Source text section start

Diabetes is a chronic condition of high blood glucose levels.1-3 It is due to low or no levels of insulin, insulin resistance, or both. Most cases of type 1 diabetes are due to autoimmune or idiopathic destruction of insulin-producing β-cells in the pancreas which leads to complete insulin deficiency.2-5 Markers of β-cell immune destruction are present in 90% of people at diagnosis. They include autoantibodies to insulin, GAD65, tyrosine phosphatases IA-2 and IA 2β, and islet cells.2,5,6
People with type 1 diabetes are insulin-dependent.2,4 Genetic, environmental, or viral factors are thought to play a role in the development of both autoimmune and idiopathic type 1 diabetes.2,7,8
Without good glucose control, people with diabetes have a much higher risk of diabetes-related complications such as:1,4,9
- Hyperglycemic and hypoglycemic crises requiring emergency help or hospital treatment
- Cardiovascular disease (heart attack, stroke, ischemic heart disease)
- Kidney disease and failure
- Vision loss and blindness
- Neurological disease
- Sexual dysfunction
- Dental problems
- Foot ulcers and amputations
It is estimated that 34.2 million adult Americans (6.7 out of every 1000 people) have diabetes of which 90% to 95% of diagnosed cases are type 2 diabetes (T2DM.)9 Out of that 34 million, it is estimated that about 7.3 million adults are undiagnosed and likely have T2DM. About 1.4 million out of the 34 million have type 1 diabetes. About 1.5 million adults are newly diagnosed with diabetes every year with the majority being 45 years or older.

Source text section end
Data under study section start

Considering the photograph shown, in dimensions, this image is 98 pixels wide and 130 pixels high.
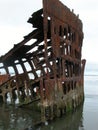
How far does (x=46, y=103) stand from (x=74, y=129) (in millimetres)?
1768

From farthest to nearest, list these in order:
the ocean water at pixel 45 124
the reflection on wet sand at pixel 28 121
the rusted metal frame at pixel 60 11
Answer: the rusted metal frame at pixel 60 11 < the ocean water at pixel 45 124 < the reflection on wet sand at pixel 28 121

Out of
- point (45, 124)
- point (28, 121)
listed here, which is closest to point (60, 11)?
point (28, 121)

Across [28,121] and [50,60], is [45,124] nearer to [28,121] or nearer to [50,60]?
[28,121]

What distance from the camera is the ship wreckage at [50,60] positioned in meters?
13.9

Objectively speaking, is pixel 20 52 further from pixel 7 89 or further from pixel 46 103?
pixel 46 103

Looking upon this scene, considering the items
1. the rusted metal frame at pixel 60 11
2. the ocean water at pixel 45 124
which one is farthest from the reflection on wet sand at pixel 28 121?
the rusted metal frame at pixel 60 11

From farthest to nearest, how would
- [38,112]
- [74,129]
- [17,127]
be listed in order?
[38,112], [74,129], [17,127]

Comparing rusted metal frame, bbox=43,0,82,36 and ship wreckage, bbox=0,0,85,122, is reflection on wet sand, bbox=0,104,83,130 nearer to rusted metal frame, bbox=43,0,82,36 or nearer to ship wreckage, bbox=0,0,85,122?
ship wreckage, bbox=0,0,85,122

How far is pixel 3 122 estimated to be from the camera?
46.9ft

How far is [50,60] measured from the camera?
49.5 feet

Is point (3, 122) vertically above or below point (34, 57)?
below

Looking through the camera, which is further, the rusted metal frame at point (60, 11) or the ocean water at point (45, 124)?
the rusted metal frame at point (60, 11)

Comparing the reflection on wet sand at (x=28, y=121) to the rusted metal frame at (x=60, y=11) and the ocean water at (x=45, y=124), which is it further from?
the rusted metal frame at (x=60, y=11)

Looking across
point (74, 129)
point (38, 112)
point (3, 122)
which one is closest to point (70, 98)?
point (38, 112)
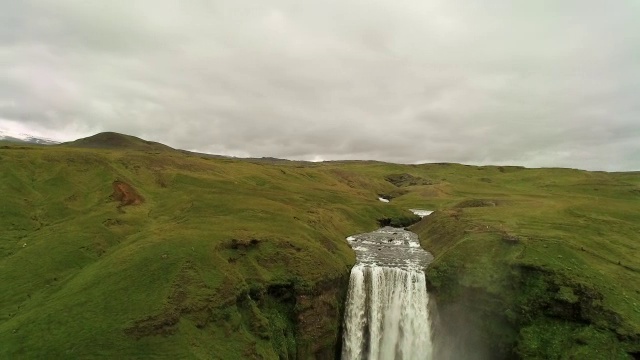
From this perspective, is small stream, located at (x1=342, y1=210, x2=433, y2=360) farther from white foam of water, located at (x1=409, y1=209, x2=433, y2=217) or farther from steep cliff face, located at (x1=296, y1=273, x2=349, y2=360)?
white foam of water, located at (x1=409, y1=209, x2=433, y2=217)

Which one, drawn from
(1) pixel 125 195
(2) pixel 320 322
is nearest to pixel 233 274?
(2) pixel 320 322

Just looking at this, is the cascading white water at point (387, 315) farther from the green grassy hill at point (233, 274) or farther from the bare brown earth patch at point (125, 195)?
the bare brown earth patch at point (125, 195)

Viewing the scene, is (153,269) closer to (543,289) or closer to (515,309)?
(515,309)

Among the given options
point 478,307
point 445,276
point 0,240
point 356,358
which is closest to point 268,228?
point 356,358

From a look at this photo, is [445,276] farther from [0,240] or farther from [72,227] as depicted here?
[0,240]

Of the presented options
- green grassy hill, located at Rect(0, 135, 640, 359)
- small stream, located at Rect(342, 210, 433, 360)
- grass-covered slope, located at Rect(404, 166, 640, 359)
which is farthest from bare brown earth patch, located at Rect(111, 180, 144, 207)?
grass-covered slope, located at Rect(404, 166, 640, 359)

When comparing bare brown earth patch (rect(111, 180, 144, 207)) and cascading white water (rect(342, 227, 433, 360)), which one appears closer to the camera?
cascading white water (rect(342, 227, 433, 360))
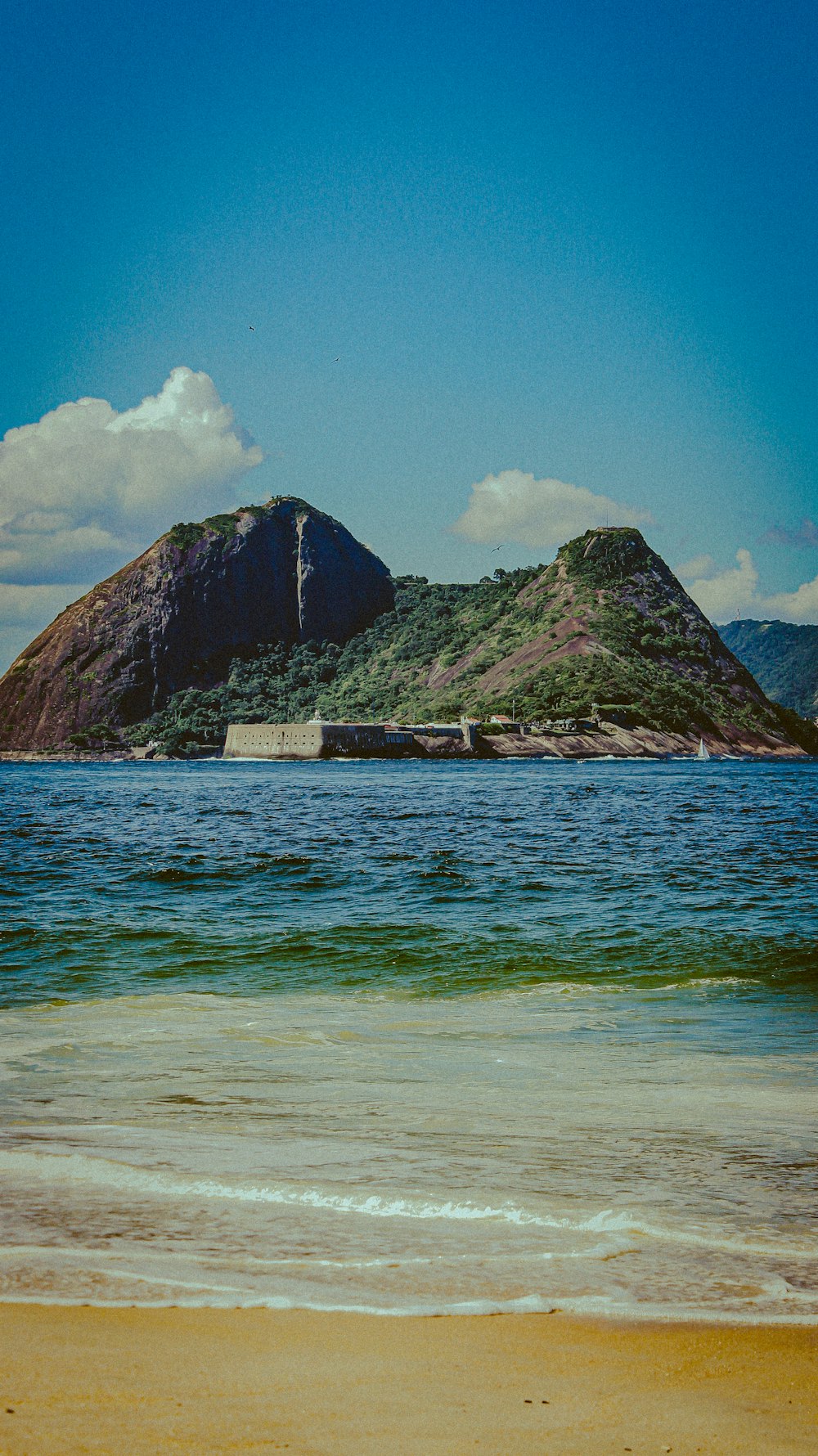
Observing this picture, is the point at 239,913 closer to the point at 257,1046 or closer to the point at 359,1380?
the point at 257,1046

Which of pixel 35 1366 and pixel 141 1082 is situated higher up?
pixel 35 1366

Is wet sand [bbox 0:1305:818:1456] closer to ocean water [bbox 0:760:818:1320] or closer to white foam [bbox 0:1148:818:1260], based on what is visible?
ocean water [bbox 0:760:818:1320]

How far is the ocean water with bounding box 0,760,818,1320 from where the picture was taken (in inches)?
180

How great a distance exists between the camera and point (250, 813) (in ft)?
157

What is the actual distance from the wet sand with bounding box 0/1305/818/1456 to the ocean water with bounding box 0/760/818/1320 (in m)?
0.24

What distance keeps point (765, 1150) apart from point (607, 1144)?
3.22 ft

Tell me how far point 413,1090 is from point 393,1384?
466 cm

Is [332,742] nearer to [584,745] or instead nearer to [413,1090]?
[584,745]

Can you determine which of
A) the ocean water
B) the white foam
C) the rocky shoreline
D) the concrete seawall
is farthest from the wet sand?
the rocky shoreline

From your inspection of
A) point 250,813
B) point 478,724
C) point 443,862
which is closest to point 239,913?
point 443,862

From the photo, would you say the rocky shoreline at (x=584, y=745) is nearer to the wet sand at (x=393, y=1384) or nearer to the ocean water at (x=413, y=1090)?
the ocean water at (x=413, y=1090)

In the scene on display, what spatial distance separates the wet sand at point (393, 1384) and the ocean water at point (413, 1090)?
0.78 ft

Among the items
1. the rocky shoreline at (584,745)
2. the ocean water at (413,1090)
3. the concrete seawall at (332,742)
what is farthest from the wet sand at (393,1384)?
the rocky shoreline at (584,745)

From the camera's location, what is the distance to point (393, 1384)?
351cm
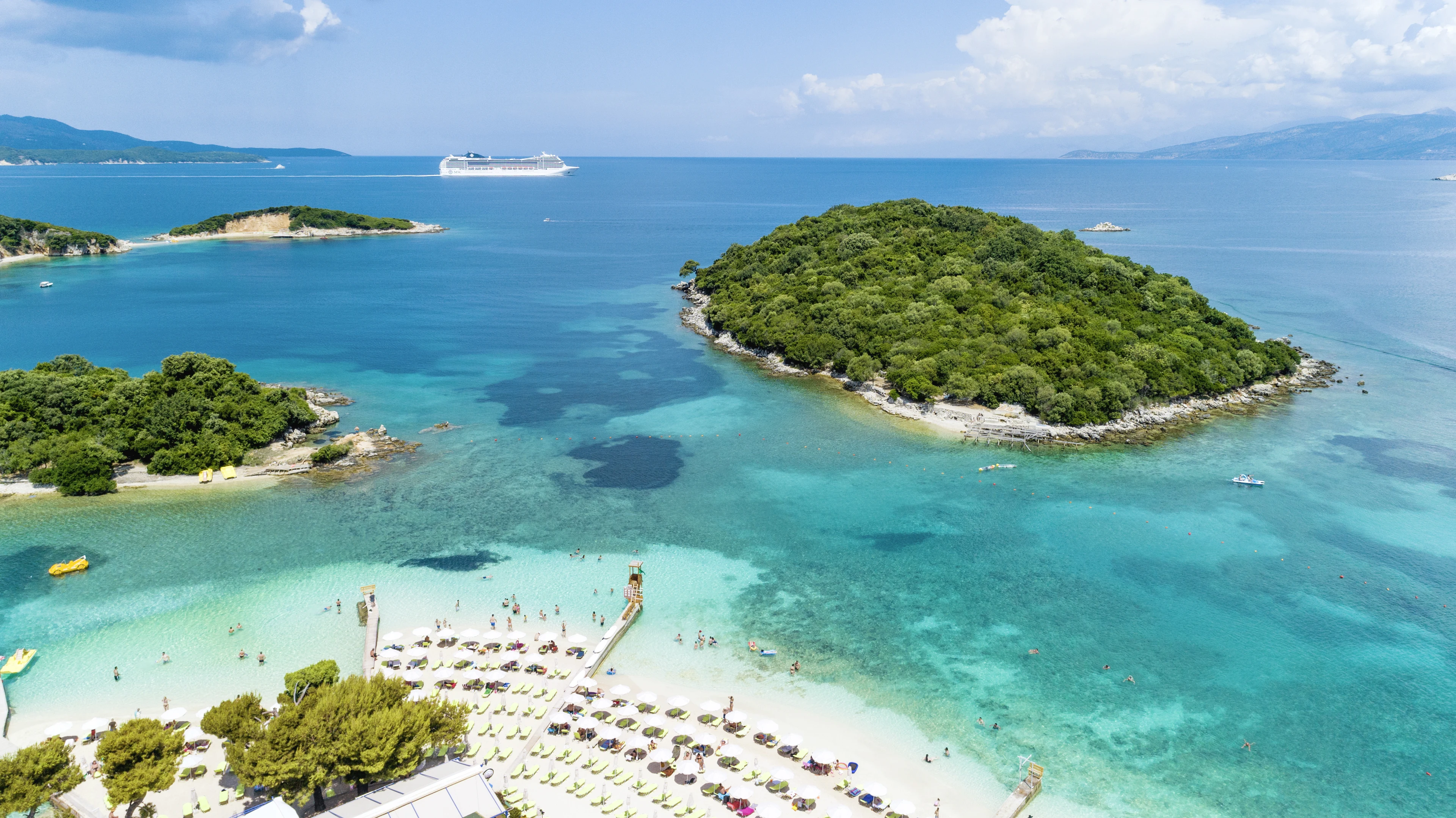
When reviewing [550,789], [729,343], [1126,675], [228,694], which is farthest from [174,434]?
[1126,675]

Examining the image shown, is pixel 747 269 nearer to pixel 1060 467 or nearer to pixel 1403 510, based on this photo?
pixel 1060 467

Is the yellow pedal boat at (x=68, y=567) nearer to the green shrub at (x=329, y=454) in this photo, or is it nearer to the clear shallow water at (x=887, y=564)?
the clear shallow water at (x=887, y=564)

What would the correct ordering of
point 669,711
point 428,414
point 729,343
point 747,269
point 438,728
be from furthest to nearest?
1. point 747,269
2. point 729,343
3. point 428,414
4. point 669,711
5. point 438,728

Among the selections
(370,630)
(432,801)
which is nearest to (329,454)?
(370,630)

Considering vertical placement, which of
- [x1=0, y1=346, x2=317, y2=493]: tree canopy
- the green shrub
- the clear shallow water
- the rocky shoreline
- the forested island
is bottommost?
the clear shallow water

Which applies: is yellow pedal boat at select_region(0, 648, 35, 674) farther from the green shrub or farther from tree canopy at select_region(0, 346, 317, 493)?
the green shrub

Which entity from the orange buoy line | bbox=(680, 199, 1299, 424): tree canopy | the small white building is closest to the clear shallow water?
the orange buoy line
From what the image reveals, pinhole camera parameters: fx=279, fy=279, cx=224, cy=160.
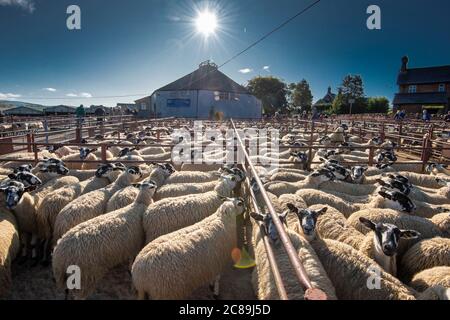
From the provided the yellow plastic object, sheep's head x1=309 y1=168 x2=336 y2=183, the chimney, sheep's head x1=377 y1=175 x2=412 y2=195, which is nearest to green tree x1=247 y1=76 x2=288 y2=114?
the chimney

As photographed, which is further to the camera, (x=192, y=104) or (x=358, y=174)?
(x=192, y=104)

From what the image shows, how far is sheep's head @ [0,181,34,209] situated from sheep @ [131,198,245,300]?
7.76 ft

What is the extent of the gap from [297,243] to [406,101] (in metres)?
51.0

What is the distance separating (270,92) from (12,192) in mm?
56026

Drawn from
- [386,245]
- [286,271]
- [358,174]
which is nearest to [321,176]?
[358,174]

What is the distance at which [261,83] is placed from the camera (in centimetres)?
5697

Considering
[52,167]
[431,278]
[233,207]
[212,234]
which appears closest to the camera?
[431,278]

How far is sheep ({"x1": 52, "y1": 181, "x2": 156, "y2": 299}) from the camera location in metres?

Data under study section end

# [Activity list]
**a.** Summarize the diabetes text in two sentences.
**b.** Copy the part of the diabetes text starting with "- Kidney disease" and going on through "years or older.".
**c.** Translate this sentence from the diabetes text into Spanish: "People with type 1 diabetes are insulin-dependent."
The records are not needed for any of this work.

# [Solutions]
**a.** Diabetes is a chronic condition of high blood glucose caused by low or no insulin, insulin resistance, or both, and type 1 diabetes mostly results from autoimmune or idiopathic destruction of the pancreas's insulin-producing β-cells, leaving people insulin-dependent. Without good glucose control, people with diabetes face a much higher risk of complications such as cardiovascular disease, kidney failure, and vision loss, and an estimated 34.2 million adult Americans have diabetes, about 1.4 million of them type 1.

**b.**
- Kidney disease and failure
- Vision loss and blindness
- Neurological disease
- Sexual dysfunction
- Dental problems
- Foot ulcers and amputations
It is estimated that 34.2 million adult Americans (6.7 out of every 1000 people) have diabetes of which 90% to 95% of diagnosed cases are type 2 diabetes (T2DM.)9 Out of that 34 million, it is estimated that about 7.3 million adults are undiagnosed and likely have T2DM. About 1.4 million out of the 34 million have type 1 diabetes. About 1.5 million adults are newly diagnosed with diabetes every year with the majority being 45 years or older.

**c.** Las personas con diabetes tipo 1 son insulinodependientes.